I CONTI DELL'ECONOMIA Se gli stipendi d'oro sono salvi, non lo sono quelli dei «semplici» dipendenti, che non vedranno aumenti anche per l'anno prossimo, mentre per il triennio successivo potranno vedersi riconoscere solo la vacanza contrattuale. La decisione di prolungare il blocco all'anno prossimo è stata presa «di concerto» tra Funzione pubblica e Economia. Ma a quanto pare il ruolo di Vittorio Grilli sarebbe stato predominante. Il ministro del Tesoro avrebbe argomentato la decisione indicando un risparmio di 1,4 miliardi nei tendenziali dell'anno prossimo: ecco perché le risorse non sono state neanche allocate. Negli anni successivi si aggiungerebbero altri 659 milioni sul 2015 e 726 milioni per il 2016. Sempre che il prossimo governo confermi la decisione. Il provvedimento, infatti, ci metterà una cinquantina di giorni prima di diventare operativo. I ministri in arrivo potrebbero anche decidere altrimenti. Per ora tuttavia la scure è stata calata sugli stipendi di 3,3 milioni di lavoratori del settore pubblico. Particolarmente gravi sono gli effetti della decisione sugli insegnanti. La riforma Gelmini, infatti, collegava gli aumenti al raggiungimento di un dato livello di risparmi. Ebbene, quel livello è stato raggiunto: se non fosse stato tutto congelato si sarebbero dovuti stanziare 300 milioni.
 

Su questo si è impuntata l'Economia.

Per questa ragione Profumo aveva espresso perplessità durante il consiglio che ha definitivamente deciso il blocco, ma non è riuscito a convincere il collega Grilli. Così i livelli di reddito dei lavoratori pubblici resteranno fermi al 2009, visto che il congelamento è partito nel 2010.

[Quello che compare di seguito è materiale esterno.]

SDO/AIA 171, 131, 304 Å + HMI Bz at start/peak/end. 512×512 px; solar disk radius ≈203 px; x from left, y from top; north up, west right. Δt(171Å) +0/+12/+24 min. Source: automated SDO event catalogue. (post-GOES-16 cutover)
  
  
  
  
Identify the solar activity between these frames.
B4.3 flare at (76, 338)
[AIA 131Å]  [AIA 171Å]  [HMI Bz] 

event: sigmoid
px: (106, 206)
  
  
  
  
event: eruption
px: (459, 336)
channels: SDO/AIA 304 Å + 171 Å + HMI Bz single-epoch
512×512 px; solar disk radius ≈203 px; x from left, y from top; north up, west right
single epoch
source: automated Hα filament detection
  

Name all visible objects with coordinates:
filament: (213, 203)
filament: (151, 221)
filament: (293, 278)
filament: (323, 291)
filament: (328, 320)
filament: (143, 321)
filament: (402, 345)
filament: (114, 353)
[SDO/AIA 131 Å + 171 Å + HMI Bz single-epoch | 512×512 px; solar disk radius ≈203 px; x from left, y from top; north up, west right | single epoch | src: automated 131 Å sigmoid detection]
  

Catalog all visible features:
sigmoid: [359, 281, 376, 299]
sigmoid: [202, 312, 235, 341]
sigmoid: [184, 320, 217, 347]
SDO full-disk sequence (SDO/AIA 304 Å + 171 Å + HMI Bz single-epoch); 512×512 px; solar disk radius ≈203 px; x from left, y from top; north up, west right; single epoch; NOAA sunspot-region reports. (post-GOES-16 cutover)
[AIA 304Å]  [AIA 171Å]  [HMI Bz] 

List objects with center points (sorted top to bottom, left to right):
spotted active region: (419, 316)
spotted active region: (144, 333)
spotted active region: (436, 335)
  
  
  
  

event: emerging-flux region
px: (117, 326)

Secondo valutazioni del Sole24ore nei cinque anni gli statali e i loro colleghi delle Pubbliche amministrazioni territoriali rinunceranno, in termini di mancati aumenti, a circa il 9,2% dello stipendio. Un sacrificio permanente, perché le norme escludono espressamente ogni possibilità di recupero di quanto perso alla ripresa dei rinnovi. Senza contare gli effetti sulle pensioni di coloro che lasceranno il lavoro nei prossimi anni. Effetti ancora più devastanti dal punto di vista del reddito si prevedono per i precari, che scadranno a fine luglio. Anche questa dovrebbe essere una priorità per il governo in gestazione, eppure il dibattito politico ignora la questione. Si tratta di 80mila contratti a tempo determinato e 40mila cococo, mentre il resto è composto da Lsu (20mila) e partite Iva, che includono prestazioni diversissime: dai consulenti, ai giovani atipici.